◆ TASK A ◆
Please reproduce the passage of the messageboard slander ruling article starting at "Defamatory messageboard comments" and ending at "by the courts.", word for word.
◆ TASK B ◆
List each exception in the messageboard slander ruling article where damage doesn't need to be proved for a slanderous comment.

Defamatory messageboard comments should be treated as slander and not libel, Justice Eady ruled recently, significantly changing the way online comments are dealt with by the courts.
As The Telegraph’s Shane Richmond points out, Eady said in a case concerning an obscure financial messageboard that the comments were much closer to slander “than the usual, more permanent kind of communications found in libel actions”.
Reports of the case can be found here and here.
Eady said that because bulletin board users acted so informally and without inhibition to each other, the conversation was usually casual and could not be treated as normal, potentially libellous, communication. The posters were hiding behind their “avatars”, online pesudonyms or personae, a “disinhibiting factor” for Eady.
He did say it wasn’t the case that “blogging cannot ever form the basis of a libel action”, but as Richmond says, it’s not clear whether Eady means blogging or simply commenting online.
Slander, as NCTJ students will (or should) know, is harder prove in English courts than libel – whereas in libel damage is assumed and the defendent has to defend itself, slander must be proved by the claimant.
There are four exceptions. Damage doesn’t need to be proved when a slanderous comment: imputes that someone has committed a crime punishable by death; that they are suffering from a contagious disease (leprosy, VD etc…); suggests unchasity in a woman or any statement calculated to disparage someone in their office, trade, calling or profession.

◆ EXTRACTED ENTRIES ◆

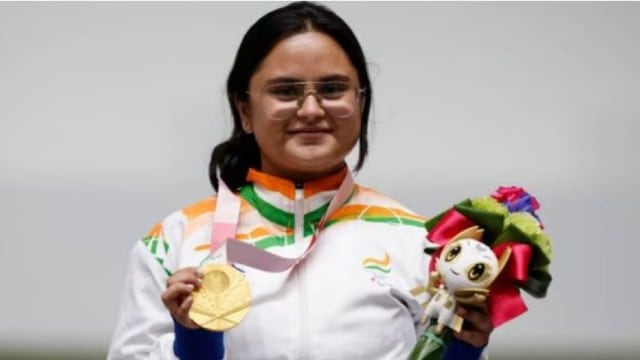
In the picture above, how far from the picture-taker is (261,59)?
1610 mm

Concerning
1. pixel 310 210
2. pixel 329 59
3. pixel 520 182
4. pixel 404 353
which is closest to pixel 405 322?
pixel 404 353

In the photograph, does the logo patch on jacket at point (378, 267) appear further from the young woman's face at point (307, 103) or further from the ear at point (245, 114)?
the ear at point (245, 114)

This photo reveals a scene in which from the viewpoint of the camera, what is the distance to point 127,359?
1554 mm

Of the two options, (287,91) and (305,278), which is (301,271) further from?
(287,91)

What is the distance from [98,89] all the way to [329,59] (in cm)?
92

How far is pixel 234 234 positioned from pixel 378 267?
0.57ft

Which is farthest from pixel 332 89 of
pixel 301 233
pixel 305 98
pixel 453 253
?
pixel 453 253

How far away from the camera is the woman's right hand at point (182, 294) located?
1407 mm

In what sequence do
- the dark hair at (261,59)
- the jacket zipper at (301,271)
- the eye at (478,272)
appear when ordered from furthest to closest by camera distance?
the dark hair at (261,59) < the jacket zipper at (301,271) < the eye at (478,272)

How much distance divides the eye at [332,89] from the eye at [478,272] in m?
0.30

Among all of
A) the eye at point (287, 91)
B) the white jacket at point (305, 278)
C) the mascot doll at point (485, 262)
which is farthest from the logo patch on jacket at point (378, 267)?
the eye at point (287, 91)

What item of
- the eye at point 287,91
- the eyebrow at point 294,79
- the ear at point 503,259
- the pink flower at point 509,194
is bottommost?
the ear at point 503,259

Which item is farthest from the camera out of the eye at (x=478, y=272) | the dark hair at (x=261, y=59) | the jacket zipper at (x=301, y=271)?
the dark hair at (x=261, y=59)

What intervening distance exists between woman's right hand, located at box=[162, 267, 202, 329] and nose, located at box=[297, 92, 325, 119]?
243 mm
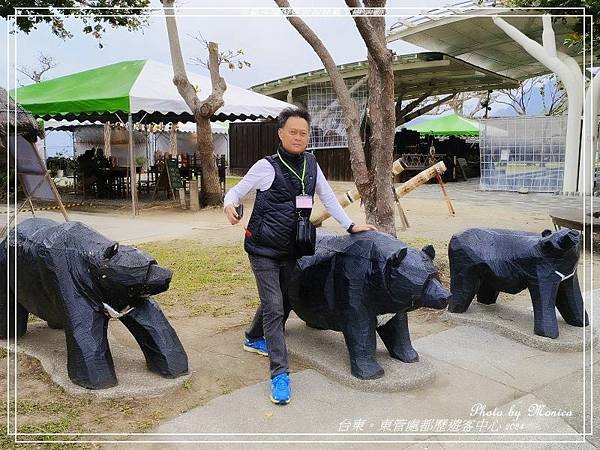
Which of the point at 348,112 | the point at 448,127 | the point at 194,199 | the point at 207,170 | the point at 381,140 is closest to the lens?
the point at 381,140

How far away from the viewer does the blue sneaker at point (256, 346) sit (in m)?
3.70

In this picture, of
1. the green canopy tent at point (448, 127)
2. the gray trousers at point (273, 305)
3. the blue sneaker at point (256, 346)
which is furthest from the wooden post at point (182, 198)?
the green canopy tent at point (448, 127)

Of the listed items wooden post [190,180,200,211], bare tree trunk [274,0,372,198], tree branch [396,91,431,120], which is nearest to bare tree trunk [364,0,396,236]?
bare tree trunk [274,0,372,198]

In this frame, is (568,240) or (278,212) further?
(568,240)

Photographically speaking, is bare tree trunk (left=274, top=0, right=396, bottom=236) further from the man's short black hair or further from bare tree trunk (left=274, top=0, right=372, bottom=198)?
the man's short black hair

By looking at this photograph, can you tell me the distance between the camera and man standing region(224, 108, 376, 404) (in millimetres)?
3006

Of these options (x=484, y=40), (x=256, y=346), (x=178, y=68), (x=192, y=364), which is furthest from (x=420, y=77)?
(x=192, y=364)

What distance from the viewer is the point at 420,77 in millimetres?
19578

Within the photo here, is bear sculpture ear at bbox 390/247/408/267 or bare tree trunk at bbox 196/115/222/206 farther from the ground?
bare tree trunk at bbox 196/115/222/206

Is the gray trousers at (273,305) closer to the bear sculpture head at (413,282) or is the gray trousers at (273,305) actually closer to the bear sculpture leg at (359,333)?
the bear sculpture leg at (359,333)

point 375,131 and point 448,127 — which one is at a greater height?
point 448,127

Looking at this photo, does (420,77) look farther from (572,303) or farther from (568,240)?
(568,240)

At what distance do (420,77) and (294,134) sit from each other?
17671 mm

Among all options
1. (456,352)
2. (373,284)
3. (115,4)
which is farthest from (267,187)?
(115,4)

...

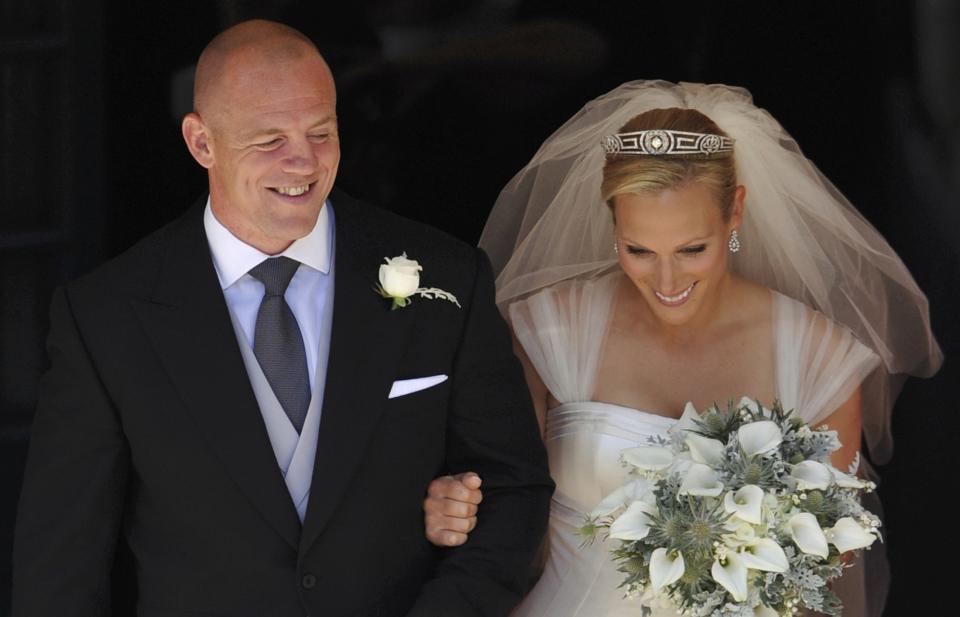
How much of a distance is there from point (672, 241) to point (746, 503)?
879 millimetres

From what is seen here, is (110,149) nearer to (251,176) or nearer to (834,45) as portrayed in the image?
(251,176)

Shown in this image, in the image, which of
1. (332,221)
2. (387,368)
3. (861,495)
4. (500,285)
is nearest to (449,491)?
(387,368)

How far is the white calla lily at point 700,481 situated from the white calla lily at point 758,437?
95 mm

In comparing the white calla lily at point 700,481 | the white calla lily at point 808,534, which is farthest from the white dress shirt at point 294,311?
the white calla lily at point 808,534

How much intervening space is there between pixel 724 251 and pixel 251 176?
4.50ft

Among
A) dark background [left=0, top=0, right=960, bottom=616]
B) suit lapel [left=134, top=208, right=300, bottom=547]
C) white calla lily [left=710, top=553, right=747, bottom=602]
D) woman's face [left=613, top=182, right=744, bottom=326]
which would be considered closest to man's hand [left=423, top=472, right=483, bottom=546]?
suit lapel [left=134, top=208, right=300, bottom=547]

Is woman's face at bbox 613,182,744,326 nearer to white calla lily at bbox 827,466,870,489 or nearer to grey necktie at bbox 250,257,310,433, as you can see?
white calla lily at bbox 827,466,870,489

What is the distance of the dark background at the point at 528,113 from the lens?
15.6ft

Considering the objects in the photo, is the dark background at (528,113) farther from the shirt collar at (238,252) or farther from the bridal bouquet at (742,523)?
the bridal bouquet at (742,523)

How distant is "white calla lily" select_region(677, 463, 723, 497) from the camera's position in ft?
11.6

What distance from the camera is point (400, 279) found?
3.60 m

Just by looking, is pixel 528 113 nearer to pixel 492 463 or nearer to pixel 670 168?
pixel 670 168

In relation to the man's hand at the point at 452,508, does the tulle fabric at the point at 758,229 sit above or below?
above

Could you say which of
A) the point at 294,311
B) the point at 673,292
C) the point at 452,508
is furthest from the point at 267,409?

◆ RESPONSE AREA A ◆
Defamatory messageboard comments should be treated as slander and not libel, Justice Eady ruled recently, significantly changing the way online comments are dealt with by the courts.

◆ RESPONSE AREA B ◆
- Imputing that someone has committed a crime punishable by death
- Imputing that someone is suffering from a contagious disease (leprosy, VD etc.)
- Suggesting unchastity in a woman
- Any statement calculated to disparage someone in their office, trade, calling or profession